A recent comment got me thinking about probability and risk factors for being a victim of cyberbullying. So I did a Google search to learn more about trends when it comes to this phenomenon.
What I found was enlightening, but also pretty frightening.
About half of adolescents and teens have been cyberbullied and about half have engaged in cyberbullying.
About 1 in 10 kids have had embarrassing or damaging pictures taken without their permission (although I don't know the number of these being posted—but still, pretty scary).
But what was really alarming to learn is that most kids don't even tell their parents when cyberbullying happens.
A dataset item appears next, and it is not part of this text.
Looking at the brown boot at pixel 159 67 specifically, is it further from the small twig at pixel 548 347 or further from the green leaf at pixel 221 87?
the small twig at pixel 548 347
Not sure if this silence is tied to shame, concern about revealing online practices that violates rules, or even fear of the process that parents will take to confront the aggressor and his/her parents.
But cyberbullying, cybersafety, and even cyberpractices should probably be topics of frequent discussions between parents and kids. And since kids are not initiating these conversations, parents need to take the lead. Sure, these may not be the most comfortable or even natural discussions to have. But consider what your intervention might prevent--1 in 5 teens have posted or sent sexually suggestive or nude picture of themselves to other (talk to those kids about cyberpractices!) and sadly, victims of cyberbulling are more likely to have low self-esteem and consider suicide.
I was inspired by Mark's posting and his pro-active approach to protect his child from cyberbullying.
I'll do some digging to find other strategies parents can take to helping their kids safely navigate online activity.